*DATA SECTION:*
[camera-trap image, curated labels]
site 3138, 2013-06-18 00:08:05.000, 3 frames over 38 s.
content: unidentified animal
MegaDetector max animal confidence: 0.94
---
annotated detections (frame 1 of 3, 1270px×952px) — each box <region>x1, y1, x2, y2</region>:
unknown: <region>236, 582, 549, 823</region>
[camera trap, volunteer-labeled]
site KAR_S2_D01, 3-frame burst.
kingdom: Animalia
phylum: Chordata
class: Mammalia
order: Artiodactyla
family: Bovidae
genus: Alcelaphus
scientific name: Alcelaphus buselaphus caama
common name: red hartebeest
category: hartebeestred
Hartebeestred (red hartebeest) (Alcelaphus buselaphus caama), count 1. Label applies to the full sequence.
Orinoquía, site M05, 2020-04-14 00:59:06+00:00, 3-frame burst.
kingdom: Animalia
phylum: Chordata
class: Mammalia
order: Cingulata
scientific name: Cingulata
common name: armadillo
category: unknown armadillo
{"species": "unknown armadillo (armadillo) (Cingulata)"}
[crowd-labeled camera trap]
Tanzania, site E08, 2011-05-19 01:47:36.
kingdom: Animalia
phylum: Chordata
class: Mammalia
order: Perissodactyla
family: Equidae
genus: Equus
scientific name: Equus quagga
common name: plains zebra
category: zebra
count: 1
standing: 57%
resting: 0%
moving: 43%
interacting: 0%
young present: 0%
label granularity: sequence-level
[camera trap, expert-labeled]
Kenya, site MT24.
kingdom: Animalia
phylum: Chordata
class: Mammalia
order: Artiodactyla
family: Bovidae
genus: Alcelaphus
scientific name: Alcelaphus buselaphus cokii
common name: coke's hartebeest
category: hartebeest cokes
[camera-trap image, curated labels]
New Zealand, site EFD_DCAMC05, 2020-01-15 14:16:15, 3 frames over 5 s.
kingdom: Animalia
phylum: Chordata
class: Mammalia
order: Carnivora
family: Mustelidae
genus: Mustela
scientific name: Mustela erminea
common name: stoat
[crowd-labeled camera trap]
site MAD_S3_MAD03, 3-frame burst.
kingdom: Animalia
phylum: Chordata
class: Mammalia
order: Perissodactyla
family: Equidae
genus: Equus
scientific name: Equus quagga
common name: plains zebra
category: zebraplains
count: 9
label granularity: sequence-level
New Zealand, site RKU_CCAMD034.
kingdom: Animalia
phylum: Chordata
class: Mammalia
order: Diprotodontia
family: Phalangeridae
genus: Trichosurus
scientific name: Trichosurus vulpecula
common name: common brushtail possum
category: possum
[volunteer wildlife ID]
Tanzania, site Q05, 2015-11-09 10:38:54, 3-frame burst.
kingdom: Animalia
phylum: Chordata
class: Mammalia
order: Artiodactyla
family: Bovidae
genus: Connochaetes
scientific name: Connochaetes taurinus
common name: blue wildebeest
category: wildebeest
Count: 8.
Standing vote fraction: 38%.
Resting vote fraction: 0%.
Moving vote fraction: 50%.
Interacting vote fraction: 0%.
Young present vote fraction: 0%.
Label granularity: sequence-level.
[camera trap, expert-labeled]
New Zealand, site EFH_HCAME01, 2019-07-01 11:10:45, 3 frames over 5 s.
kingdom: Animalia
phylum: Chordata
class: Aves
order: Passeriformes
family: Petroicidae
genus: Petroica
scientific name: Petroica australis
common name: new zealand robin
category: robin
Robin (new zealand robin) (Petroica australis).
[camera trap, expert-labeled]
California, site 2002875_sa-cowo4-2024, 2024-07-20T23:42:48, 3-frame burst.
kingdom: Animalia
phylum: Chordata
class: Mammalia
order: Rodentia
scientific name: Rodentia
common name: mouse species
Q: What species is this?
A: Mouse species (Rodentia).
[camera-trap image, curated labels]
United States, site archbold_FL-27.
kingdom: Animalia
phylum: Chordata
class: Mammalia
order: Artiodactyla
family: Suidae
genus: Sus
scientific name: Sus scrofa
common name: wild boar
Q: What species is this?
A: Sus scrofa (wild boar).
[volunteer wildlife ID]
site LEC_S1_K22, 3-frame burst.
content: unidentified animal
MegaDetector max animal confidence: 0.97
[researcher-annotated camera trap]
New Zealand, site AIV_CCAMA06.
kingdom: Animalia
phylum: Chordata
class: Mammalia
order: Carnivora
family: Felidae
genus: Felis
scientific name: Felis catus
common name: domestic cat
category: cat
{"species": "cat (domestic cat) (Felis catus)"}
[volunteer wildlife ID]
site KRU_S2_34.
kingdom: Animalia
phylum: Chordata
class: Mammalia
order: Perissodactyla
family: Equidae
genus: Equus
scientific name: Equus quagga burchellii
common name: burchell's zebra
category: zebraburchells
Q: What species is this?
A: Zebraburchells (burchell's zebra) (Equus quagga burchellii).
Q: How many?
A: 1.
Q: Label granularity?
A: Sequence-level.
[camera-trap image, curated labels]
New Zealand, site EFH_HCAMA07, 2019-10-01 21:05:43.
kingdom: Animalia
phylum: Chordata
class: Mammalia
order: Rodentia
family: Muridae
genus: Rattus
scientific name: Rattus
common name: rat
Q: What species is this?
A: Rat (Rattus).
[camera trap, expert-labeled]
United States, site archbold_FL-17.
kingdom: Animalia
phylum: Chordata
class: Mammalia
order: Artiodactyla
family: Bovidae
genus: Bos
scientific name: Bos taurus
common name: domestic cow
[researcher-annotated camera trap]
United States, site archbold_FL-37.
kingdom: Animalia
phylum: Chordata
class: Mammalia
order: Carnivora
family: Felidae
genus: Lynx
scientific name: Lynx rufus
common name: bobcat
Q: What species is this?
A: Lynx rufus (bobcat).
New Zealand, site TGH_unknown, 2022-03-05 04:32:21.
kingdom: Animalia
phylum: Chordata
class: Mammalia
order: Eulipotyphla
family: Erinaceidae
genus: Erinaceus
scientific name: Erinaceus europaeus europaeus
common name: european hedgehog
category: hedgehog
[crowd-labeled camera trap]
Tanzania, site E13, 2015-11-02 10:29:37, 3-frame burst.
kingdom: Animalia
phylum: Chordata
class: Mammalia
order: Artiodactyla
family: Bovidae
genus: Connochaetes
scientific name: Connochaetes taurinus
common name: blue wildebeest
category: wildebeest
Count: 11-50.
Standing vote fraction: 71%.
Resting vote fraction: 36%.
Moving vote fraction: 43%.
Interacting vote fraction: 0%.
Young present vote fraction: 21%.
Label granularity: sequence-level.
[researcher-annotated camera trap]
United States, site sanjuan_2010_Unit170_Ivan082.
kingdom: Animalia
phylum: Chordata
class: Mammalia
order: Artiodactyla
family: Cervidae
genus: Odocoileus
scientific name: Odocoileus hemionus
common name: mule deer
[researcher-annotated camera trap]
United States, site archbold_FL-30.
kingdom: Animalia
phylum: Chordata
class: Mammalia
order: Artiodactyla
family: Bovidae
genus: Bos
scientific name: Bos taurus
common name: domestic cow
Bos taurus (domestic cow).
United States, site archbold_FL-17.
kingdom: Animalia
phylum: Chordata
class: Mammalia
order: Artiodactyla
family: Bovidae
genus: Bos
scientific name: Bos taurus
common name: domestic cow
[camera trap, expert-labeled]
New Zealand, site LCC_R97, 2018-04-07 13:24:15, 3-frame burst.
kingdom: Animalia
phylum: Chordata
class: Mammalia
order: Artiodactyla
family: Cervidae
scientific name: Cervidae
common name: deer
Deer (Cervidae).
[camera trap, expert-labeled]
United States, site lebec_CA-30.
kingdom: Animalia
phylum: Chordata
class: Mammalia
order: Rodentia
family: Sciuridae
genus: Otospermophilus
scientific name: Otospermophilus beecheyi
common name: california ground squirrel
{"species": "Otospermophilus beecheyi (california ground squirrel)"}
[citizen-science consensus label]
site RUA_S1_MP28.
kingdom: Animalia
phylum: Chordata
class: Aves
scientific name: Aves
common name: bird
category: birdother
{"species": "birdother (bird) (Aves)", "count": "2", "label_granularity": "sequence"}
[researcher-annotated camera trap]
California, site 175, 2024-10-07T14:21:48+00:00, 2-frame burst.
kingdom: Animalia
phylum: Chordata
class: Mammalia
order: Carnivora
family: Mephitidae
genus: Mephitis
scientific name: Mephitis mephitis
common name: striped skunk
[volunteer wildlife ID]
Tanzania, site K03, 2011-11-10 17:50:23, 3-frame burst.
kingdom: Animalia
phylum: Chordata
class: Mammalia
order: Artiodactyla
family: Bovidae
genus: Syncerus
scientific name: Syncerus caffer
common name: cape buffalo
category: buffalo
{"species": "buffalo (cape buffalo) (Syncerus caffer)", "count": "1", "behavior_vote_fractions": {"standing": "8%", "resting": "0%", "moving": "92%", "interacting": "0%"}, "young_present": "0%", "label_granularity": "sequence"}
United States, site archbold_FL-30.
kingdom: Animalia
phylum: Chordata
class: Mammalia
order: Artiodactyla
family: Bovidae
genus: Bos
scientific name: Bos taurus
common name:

*WORK TO BE COMPLETED:*
When you reach the line with "scientific name: Odocoileus hemionus" in the records above, start writing out lines exactly, and stop once the line with "family: Sciuridae" has been written; include nothing else.

*RESULT BELOW:*
scientific name: Odocoileus hemionus
common name: mule deer
[researcher-annotated camera trap]
United States, site archbold_FL-30.
kingdom: Animalia
phylum: Chordata
class: Mammalia
order: Artiodactyla
family: Bovidae
genus: Bos
scientific name: Bos taurus
common name: domestic cow
Bos taurus (domestic cow).
United States, site archbold_FL-17.
kingdom: Animalia
phylum: Chordata
class: Mammalia
order: Artiodactyla
family: Bovidae
genus: Bos
scientific name: Bos taurus
common name: domestic cow
[camera trap, expert-labeled]
New Zealand, site LCC_R97, 2018-04-07 13:24:15, 3-frame burst.
kingdom: Animalia
phylum: Chordata
class: Mammalia
order: Artiodactyla
family: Cervidae
scientific name: Cervidae
common name: deer
Deer (Cervidae).
[camera trap, expert-labeled]
United States, site lebec_CA-30.
kingdom: Animalia
phylum: Chordata
class: Mammalia
order: Rodentia
family: Sciuridae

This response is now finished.